The future of aviation technology
Stay up to date with the future of flight and aviation technology.
Many people have hopped onto an aeroplane, but as you’re flying to your destination, do you ever think about the hard-hitting innovation and technology that has gotten us to this point in flight travel or what’s in store for the future?
As Wright Brothers Day on 17 December last year marked 115 years since the siblings took their first flight, let’s take a look at how far we’ve come in aviation technology.
Travel 4.5 times the speed of sound
We’ve all seen the movies and cartoons where futuristic planes and rocket ships fly super fast. Well, this could be a reality in the next decade or two as Boeing recently revealed a preliminary design for a hypersonic jet that could transport passengers across the Atlantic Ocean in just two hours.
Boeing and Aurora Flight Sciences are currently testing out pilotless flying in Dubai. The autonomous flights mean that aeroplanes will no longer need pilots to operate the flight path, which they reckon will be a huge savings cost.
Autonomy is the future of the sky ... and the road
The car industry can look to aviation technology for inspiration for the highly anticipated autonomous vehicles of our not-so-distant future. Aeroplanes are the leaders in automation and high levels of safety, and these two factors rely a lot on artificial intelligence (AI). In the automotive industry, the progression of AI technology is a big driving force behind the rapid development of autonomous driving.
Data, data, data
Rolls-Royce, the aviation and automotive engineering company, have placed Internet of Things (IoT) sensors in all their engines, from jets and helicopters to cars.

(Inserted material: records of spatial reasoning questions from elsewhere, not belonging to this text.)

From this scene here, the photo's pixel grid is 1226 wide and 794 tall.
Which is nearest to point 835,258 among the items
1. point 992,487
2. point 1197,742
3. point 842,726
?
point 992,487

The sensors provide the company with live data on how the engines are performing, alerting them to any problems, malfunctions or maintenance issues.
Taking in-flight streaming to your devices
Forget the two hours of free wifi you might get onboard a long-haul flight – satellite connectivity flights of the future will be going completely wireless. United, Delta, Southwest and American Airlines have already adopted the full streaming system.
Extra leg room? Yes, please.
Airbus have come up with a simple yet ingenious solution to maximise on cabin space. They have made cabin seats adjustable by placing them on rails. This means that depending on how full or empty the flight is, cabin crew can now adjust the seating space.
Back to ground
Not all innovations are in aeroplanes. Airports are becoming more and more advanced as each year passes. Singapore’s Changi Airport is setting some serious benchmarks when it comes to airport tech innovation. They have a fully automated check-in system. From facial scanning to digital baggage check-in, they’ve made it easy to do it all yourself.